Scene question entries:
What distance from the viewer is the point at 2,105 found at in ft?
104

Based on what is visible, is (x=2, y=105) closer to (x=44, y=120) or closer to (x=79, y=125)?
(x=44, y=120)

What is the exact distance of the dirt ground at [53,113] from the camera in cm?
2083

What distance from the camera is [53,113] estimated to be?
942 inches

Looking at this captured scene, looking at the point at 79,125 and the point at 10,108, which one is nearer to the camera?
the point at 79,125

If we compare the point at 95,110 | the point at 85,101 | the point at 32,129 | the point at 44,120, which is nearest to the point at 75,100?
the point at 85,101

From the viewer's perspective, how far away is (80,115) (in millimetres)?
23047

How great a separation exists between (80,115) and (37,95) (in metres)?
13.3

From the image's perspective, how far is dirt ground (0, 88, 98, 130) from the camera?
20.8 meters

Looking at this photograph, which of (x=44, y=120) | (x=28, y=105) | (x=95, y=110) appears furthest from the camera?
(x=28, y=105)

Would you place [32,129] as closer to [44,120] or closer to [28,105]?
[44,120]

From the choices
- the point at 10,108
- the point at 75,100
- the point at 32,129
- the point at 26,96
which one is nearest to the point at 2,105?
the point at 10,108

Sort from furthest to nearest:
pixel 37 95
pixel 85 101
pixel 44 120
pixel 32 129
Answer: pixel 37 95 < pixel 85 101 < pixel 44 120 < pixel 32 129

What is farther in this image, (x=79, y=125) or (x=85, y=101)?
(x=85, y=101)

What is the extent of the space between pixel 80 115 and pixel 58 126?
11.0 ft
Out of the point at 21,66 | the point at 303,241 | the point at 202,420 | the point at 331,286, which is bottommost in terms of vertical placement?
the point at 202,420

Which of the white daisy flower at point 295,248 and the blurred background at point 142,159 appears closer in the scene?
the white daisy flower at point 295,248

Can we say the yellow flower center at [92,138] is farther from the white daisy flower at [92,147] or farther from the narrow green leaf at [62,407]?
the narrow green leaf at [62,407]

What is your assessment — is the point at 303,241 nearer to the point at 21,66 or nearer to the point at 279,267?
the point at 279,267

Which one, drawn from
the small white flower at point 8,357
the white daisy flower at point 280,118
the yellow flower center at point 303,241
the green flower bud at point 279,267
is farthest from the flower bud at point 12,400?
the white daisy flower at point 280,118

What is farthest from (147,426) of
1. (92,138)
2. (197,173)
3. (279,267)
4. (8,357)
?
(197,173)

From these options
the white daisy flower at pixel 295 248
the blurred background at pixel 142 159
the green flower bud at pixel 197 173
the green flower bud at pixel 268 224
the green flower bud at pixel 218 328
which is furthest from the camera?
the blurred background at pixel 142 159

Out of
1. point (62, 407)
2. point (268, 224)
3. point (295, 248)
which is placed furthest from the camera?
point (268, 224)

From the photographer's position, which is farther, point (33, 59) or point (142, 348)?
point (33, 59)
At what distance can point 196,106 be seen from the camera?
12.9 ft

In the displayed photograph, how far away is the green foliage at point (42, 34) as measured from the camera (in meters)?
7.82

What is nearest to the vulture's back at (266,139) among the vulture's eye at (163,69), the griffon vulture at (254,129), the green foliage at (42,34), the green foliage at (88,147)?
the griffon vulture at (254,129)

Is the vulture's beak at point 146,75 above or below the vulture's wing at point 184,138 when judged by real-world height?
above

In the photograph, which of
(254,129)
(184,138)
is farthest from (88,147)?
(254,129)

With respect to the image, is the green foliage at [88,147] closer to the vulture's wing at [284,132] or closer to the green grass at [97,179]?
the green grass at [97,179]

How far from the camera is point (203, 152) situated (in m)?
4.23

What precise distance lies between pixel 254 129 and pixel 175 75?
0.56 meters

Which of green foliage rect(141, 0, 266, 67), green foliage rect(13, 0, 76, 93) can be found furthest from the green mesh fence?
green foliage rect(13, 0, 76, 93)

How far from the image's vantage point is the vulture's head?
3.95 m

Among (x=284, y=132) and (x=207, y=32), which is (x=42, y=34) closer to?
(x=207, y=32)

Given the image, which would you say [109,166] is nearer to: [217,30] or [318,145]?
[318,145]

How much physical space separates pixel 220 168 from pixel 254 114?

Your instructions:
Copy out all of the entries above word for word.

Task solution:
What distance from the viewer is the point at 2,105 found at in ft?
104

Based on what is visible, is (x=2, y=105) closer to (x=44, y=120) or closer to (x=79, y=125)?
(x=44, y=120)

What is the exact distance of the dirt ground at [53,113] from the camera in cm?
2083

What distance from the camera is [53,113] estimated to be?
942 inches

Looking at this captured scene, looking at the point at 79,125 and the point at 10,108, which one is nearer to the camera?
the point at 79,125

If we compare the point at 95,110 | the point at 85,101 | the point at 32,129 | the point at 44,120, which is nearest to the point at 75,100?
the point at 85,101

From the viewer's perspective, how far away is (80,115) (in millimetres)?
23047

How great a separation exists between (80,115) and (37,95) (in metres)?
13.3

From the image's perspective, how far is dirt ground (0, 88, 98, 130) from the camera?
20.8 meters

Looking at this photograph, which of (x=44, y=120) | (x=28, y=105) | (x=95, y=110) appears furthest from the camera?
(x=28, y=105)

Would you place [32,129] as closer to [44,120] or closer to [28,105]?
[44,120]

From the choices
- the point at 10,108
- the point at 75,100
- the point at 32,129
- the point at 26,96
which one is nearest to the point at 2,105?
the point at 10,108

Sort from furthest to nearest:
pixel 37 95
pixel 85 101
pixel 44 120
pixel 32 129
Answer: pixel 37 95 < pixel 85 101 < pixel 44 120 < pixel 32 129

What is farther in this image, (x=79, y=125) or (x=85, y=101)?
(x=85, y=101)

What is the extent of the space between pixel 80 115 and pixel 58 126?
11.0 ft
Out of the point at 21,66 | the point at 303,241 | the point at 202,420 | the point at 331,286, which is bottommost in terms of vertical placement?
the point at 202,420

Which of the white daisy flower at point 295,248 and the blurred background at point 142,159 appears closer in the scene?
the white daisy flower at point 295,248

Can we say the yellow flower center at [92,138] is farther from the white daisy flower at [92,147] or farther from the narrow green leaf at [62,407]?
the narrow green leaf at [62,407]

What is your assessment — is the point at 303,241 nearer to the point at 21,66 or nearer to the point at 279,267?
the point at 279,267

Which one, drawn from
the small white flower at point 8,357
the white daisy flower at point 280,118
the yellow flower center at point 303,241
the green flower bud at point 279,267
is farthest from the flower bud at point 12,400?
the white daisy flower at point 280,118

What is farthest from (147,426) of
1. (92,138)
2. (197,173)
3. (279,267)
4. (8,357)
?
(197,173)

From these options
the white daisy flower at pixel 295 248
the blurred background at pixel 142 159
the green flower bud at pixel 197 173
the green flower bud at pixel 268 224
the green flower bud at pixel 218 328
which is furthest from the camera?
the blurred background at pixel 142 159

Out of
1. point (62, 407)
2. point (268, 224)
3. point (295, 248)
which is placed furthest from the camera?
point (268, 224)

From the photographer's position, which is farther, point (33, 59) or point (142, 348)?
point (33, 59)
At what distance can point 196,106 be seen from the camera?
12.9 ft

In the displayed photograph, how far away is the green foliage at point (42, 34) as measured from the camera (in meters)?
7.82

What is nearest to the vulture's back at (266,139) among the vulture's eye at (163,69), the griffon vulture at (254,129), the green foliage at (42,34), the green foliage at (88,147)?
the griffon vulture at (254,129)

Is the vulture's beak at point 146,75 above or below the vulture's wing at point 184,138 when judged by real-world height?
above

In the photograph, which of
(254,129)
(184,138)
is farthest from (88,147)?
(254,129)

With respect to the image, is the green foliage at [88,147] closer to the vulture's wing at [284,132] or closer to the green grass at [97,179]?
the green grass at [97,179]

How far from the camera is point (203, 152) situated (in m)?
4.23

What precise distance lies between pixel 254 129 and pixel 175 75?
0.56 meters

Which of green foliage rect(141, 0, 266, 67), green foliage rect(13, 0, 76, 93) can be found furthest from the green mesh fence?
green foliage rect(13, 0, 76, 93)

How far from the image's vantage point is the vulture's head?
3.95 m

Among (x=284, y=132) and (x=207, y=32), which is (x=42, y=34) closer to?
(x=207, y=32)

Given the image, which would you say [109,166] is nearer to: [217,30] or [318,145]?
[318,145]

How much physical space separates pixel 220 168 from pixel 254 114?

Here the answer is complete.